*** EXCERPTED PASSAGE ***
August 26, 2010

Awesome, and a Bit Unusual Birth

This past weekend, I took care of a mom who said she hoped to deliver without an epidural. With her other kids, she had been induced, water broken early and she said she ended up screaming for her epidural around 6 cm. This time, she came it for some bleeding and an exam revealed she was in fact in active labor...very close to transition. She was surprised. She said she was only a little crampy, but never would have guessed she was in labor. Her bleeding was just bloody show. So I got her admitted, called the midwife and she decided to get up and walk for a bit. Her midwife wanted me to recheck her in an hour - she was now 7-8 cm, still looked more comfortable than any of us nurses! The dad actually asked me if they were going to get sent home because she wasn't feeling contractions! So her midwife comes in, sees how comfortable the patient appeared and I start to wonder about the accuracy of my exam. The patient decides to lay down for awhile. After a bit, the midwife decides to check her. We go in, she's on her side, in the middle of a contraction according to the monitor and she's breathing slowly with her eyes closed. Aw, that looks like she's getting ready. Nope. She was sound asleep. And she was 9.5 cm dilated! I've seen women seemingly labor effortlessly, but I've never seen anyone sleep at almost 10cm! Her midwife had never seen that and a couple of other nurses working who have 30+ years of experience had never seen that! Unless of course they have an epidural and she hadn't had anything, no pain meds, nothing! And no, she wasn't on any drugs or anything like that. Once her water broke, she did get uncomfortable as she delivered her baby. She did fabulous, although since she labored so easily, she was stunned after it was over because she went from sleeping to pushing her baby out without medication in 15 minutes. She didn't really have time to prepare is what she said afterward, but she was glad she finally was able to do it. I'm sure that happens more often than I have seen, but it was a first for me. Amazing!

8 comments:

Unknown said...

What?! Sleeping at 9.5?!?! I was screaming and cursing at everyone then.

I totally hate her. :)

sara said...

I can understand not feeling prepared! I wasn't sleeping during labor with my daughter, but I wasn't particularly uncomfortable either. When I started pushing I was shocked and by the time my daughter was born after less than 5 hours of contractions I was just really surprised. For days I couldn't believe that I had actually birthed her since it happened so fast..

I wonder if your patient now wonders if all of her labors could have been like that!?

Heather said...

That exact same thing happened to my Mom when she had my sister. Her water broke, they went to the hospital and she slept until they told her it was time to push. I wish mine were that easy.

AtYourCervix said...

I can count on one hand how many women I have seen this happen. Lucky women!! I call it a "silent labor". They don't really feel uncomfortable until about 9 cm.

IASoupMama said...

Wow! Good for her, that's pretty awesome!

If I ever manage to get pregnant again, I don't think that will happen for me... My daughter came pretty fast, but I sure felt it, LOL!

Queenjulie said...

I am insanely jealous of your patient! My two births were both evil back labors with anterior placentas and sunny-side up babies, 28 hours and 16 hours apiece. And definitely not painless! I did deliver my second daughter all natural, though, which was wonderful.
*** End of EXCERPTED PASSAGE ***
*** RECORDS PROVIDED ***
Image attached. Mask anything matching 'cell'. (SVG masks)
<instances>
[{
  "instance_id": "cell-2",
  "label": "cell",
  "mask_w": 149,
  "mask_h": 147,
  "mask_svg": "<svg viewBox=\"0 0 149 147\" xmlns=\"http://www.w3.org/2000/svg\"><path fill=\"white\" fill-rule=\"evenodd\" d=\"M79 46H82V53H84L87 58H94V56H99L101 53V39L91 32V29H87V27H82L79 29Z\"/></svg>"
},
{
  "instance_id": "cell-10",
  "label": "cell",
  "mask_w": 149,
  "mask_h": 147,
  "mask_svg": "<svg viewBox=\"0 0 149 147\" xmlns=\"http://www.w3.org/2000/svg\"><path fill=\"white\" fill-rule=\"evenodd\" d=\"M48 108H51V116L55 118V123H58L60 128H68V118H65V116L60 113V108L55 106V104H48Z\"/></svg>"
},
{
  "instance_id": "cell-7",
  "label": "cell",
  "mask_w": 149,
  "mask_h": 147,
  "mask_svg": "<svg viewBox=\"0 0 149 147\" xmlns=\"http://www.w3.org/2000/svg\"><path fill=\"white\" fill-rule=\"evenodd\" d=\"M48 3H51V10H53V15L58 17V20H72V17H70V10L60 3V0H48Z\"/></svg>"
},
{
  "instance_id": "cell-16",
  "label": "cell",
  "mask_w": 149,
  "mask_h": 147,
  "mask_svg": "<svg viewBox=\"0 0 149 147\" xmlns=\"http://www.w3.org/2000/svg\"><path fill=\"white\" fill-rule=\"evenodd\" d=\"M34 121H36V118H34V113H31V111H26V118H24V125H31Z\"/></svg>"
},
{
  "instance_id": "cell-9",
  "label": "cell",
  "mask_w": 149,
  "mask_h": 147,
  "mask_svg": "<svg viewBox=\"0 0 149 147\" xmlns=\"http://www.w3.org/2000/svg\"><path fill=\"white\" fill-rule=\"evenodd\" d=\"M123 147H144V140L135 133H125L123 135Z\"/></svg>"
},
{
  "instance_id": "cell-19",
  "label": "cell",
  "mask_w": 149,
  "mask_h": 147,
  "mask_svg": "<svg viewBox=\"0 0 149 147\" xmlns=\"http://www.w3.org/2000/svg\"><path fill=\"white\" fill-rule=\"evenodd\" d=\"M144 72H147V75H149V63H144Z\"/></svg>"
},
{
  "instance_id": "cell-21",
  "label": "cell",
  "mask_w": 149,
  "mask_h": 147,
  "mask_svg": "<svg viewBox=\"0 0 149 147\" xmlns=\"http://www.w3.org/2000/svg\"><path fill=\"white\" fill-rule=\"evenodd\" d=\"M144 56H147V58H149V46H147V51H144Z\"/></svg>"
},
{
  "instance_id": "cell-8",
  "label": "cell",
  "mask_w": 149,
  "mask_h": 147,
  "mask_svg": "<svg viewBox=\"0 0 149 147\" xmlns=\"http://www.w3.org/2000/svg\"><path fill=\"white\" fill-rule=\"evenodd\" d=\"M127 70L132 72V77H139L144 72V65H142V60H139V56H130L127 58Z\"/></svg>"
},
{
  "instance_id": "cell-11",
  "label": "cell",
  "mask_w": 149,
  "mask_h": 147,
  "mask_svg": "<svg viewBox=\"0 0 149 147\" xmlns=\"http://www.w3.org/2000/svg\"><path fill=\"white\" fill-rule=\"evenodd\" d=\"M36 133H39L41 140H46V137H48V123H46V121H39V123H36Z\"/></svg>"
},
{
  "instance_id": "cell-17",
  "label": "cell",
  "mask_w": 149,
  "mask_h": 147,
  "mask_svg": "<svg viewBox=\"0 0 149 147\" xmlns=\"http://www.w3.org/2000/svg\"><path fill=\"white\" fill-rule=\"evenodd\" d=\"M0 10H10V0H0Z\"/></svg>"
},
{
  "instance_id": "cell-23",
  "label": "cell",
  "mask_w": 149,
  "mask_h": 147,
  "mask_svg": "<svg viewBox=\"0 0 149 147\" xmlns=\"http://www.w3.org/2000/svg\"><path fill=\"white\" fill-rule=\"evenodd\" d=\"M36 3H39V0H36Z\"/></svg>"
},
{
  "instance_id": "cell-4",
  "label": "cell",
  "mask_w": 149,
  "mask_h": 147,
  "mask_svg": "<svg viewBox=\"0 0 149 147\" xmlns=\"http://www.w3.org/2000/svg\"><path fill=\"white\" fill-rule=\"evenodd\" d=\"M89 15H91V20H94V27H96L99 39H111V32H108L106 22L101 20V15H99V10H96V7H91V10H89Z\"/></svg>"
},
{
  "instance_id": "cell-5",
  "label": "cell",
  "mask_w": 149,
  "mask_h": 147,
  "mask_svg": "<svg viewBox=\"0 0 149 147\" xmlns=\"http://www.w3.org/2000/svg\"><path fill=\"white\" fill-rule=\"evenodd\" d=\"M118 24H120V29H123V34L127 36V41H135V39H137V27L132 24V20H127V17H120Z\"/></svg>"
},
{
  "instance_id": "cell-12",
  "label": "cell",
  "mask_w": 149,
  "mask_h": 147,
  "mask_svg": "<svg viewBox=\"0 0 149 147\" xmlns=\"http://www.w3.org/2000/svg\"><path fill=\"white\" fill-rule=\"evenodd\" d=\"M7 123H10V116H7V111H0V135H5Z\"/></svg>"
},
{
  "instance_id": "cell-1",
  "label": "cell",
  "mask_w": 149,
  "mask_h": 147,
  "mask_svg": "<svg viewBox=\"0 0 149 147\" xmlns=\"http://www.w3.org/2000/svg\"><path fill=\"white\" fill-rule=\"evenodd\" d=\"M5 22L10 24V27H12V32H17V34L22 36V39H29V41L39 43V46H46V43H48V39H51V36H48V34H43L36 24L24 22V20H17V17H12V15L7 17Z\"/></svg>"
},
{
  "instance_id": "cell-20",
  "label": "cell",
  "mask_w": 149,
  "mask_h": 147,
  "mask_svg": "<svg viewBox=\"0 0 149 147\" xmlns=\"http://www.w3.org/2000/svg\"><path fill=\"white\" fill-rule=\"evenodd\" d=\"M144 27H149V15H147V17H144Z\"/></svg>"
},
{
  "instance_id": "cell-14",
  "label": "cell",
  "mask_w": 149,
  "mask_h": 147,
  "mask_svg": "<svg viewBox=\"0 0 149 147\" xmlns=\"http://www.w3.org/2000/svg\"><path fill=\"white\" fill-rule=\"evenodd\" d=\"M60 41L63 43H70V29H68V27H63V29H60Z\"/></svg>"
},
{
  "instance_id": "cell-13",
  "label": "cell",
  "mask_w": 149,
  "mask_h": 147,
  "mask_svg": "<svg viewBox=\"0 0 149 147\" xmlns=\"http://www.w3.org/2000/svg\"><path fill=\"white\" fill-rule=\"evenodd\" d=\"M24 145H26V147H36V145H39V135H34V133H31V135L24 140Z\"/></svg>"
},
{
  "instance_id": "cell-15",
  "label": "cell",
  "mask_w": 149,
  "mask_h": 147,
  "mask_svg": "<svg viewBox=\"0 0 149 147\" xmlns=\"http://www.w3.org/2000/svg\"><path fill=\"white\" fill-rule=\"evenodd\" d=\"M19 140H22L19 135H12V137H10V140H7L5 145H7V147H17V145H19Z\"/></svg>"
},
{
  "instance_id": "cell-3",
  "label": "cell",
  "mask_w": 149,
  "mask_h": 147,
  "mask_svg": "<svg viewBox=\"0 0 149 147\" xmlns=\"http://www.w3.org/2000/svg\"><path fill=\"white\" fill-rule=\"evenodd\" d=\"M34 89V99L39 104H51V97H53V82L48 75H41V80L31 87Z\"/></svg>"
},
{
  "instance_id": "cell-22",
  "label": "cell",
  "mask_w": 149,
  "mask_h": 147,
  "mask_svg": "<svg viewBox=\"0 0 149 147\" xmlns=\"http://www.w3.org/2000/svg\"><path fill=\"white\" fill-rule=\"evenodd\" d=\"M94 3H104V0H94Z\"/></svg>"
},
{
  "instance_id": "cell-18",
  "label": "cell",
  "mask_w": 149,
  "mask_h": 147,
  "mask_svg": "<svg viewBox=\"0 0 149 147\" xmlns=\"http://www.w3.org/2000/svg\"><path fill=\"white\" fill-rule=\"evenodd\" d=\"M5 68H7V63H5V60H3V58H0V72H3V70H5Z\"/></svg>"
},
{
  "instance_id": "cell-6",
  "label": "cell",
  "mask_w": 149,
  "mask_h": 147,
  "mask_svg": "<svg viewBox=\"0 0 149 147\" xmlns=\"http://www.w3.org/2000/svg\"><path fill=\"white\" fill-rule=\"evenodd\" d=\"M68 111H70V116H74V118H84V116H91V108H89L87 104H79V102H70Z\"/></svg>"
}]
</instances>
*** End of RECORDS PROVIDED ***
In the birth story post, how long did the mother take to go from sleeping to pushing her baby out?

RESPONSE BELOW:
15 minutes